Given problem:
Answer these from the text on trade war risks below:
(a) Which three goods and services does it name as the most prominent likely to be affected by trade strife?
(b) Roughly how many imports did the Smoot-Hawley Tariff Act put tariffs on?
(c) Which trading partners of the US have threatened retaliation?

- Trade tensions or a full-scale trade war would have major investment implications.
- Western Asset’s global investment team is closely monitoring the situation from the frontline of the looming trade war.
- We examine the three major trading relationships subject to disruption: US-China, NAFTA and Europe.
- Our initial bottom-up assessment across key investment sectors provides insight into the potential trade vulnerabilities.
- We also explore the implications for autos, commodities and financials, the three most prominent goods and services likely to be affected by trade strife.
Market participants are increasingly concerned that the Trump Administration’s ongoing tariff crusade against China and other global trading heavyweights might be the tinder that could ignite a full-blown trade war. While such a risk should not be underestimated, we are cautious about leaping to any conclusions as the situation remains highly fluid and unpredictable. Because the global economy and industry supply chains are much more integrated and complex today than they were during the last global trade war, it is much more challenging to identify, let alone quantify, the first- and second-order effects of a potential trade war. In this note, we first provide our top-down assessment of current events followed by our bottom-up views from Western Asset’s global sector teams. We believe a perspective from the “frontline” of the looming trade war is invaluable to help frame the risks associated with this rapidly developing situation.
Using History as a Guide
Increasing protectionist rhetoric emanating from the major economies has led market participants to look for parallels with the last global trade war as a guide for what one may expect to happen next. In 1930, against the backdrop of the Great Depression, the US Congress passed the Smoot-Hawley Tariff Act which imposed steep, sweeping tariffs on roughly 20,000 imports. Its intent was to reduce the foreign competition faced by US producers. However, its passage unleashed a wave of nationalism across the entire world, followed by a wave of trade reprisals from Europe and Canada that ultimately exacerbated the US Depression and crippled global trade over the next five years. The key lesson from this period is that trade wars are not “easy to win,” and it takes an inordinate amount of time to reverse their pernicious effects. While we are hopefully far from seeing a repeat of that history today, markets have clearly been unsettled over the past few months by the pace of escalation and impending tariff implementation deadlines (Exhibit 1).
The Trump Administration’s strategy to protect US steel and aluminum industries and to counter Chinese high-technology policies has already provoked the threat of retaliation by America’s largest trading partners: China, Canada, the EU and Mexico. While retaliatory measures against the US have thus far been fairly limited, the risk of a major escalation continues to grow. In fact, it is already far from obvious how China or the US can de-escalate tensions at this point.

Entries:
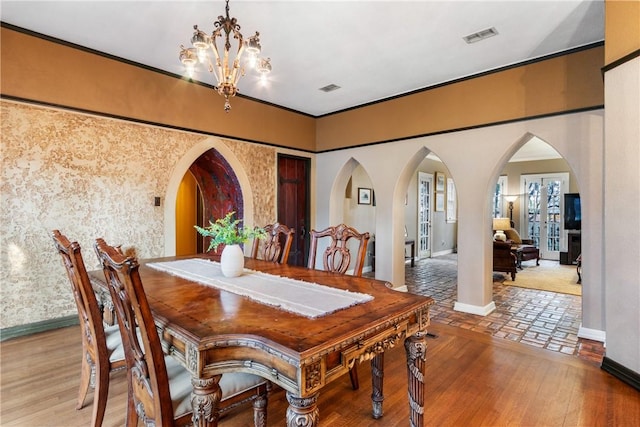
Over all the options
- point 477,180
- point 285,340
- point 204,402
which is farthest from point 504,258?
point 204,402

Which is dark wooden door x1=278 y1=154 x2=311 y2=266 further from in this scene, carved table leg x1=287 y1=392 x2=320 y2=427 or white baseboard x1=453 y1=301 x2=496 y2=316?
carved table leg x1=287 y1=392 x2=320 y2=427

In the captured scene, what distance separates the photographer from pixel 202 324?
133 cm

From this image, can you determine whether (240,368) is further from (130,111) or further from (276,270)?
(130,111)

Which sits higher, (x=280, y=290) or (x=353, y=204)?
(x=353, y=204)

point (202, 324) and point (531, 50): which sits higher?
point (531, 50)

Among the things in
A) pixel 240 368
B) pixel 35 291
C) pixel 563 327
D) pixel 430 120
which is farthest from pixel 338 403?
pixel 430 120

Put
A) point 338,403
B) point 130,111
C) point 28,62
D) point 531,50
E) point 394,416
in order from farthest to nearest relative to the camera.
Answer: point 130,111, point 531,50, point 28,62, point 338,403, point 394,416

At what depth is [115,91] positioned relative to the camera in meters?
3.76

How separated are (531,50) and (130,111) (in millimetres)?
4598

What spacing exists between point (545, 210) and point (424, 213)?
3401mm

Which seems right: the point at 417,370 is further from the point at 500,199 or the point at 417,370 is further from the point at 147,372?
the point at 500,199

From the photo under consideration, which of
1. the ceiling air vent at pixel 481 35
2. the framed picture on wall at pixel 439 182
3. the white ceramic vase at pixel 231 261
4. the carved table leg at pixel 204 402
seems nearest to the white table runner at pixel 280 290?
the white ceramic vase at pixel 231 261

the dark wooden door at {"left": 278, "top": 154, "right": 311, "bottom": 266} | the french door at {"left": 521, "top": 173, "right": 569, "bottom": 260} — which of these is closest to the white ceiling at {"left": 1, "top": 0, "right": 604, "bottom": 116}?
the dark wooden door at {"left": 278, "top": 154, "right": 311, "bottom": 266}

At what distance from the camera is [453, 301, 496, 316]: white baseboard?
409 cm
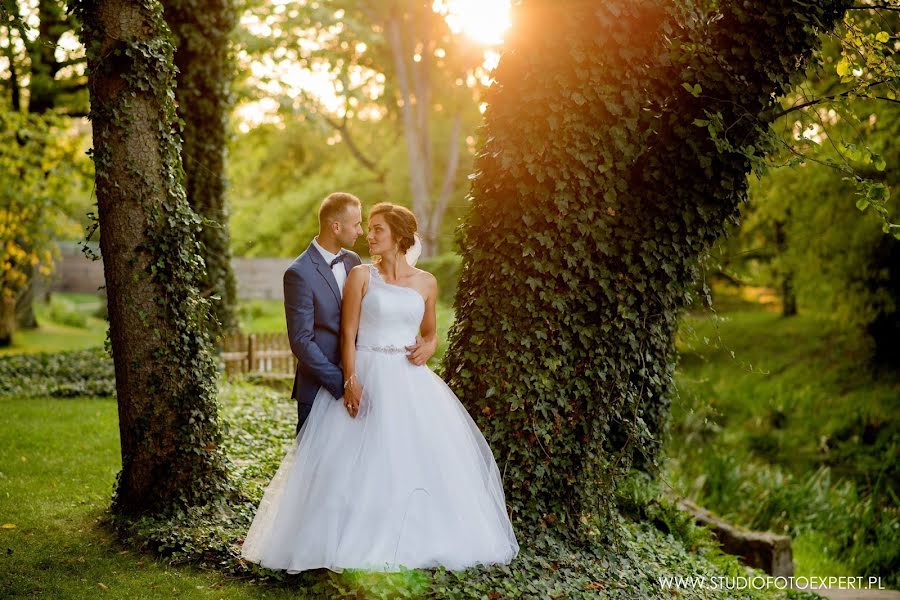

Reply to the task:
(a) Autos, commodities and financials.
(b) Roughly 20,000.
(c) China, Canada, the EU and Mexico.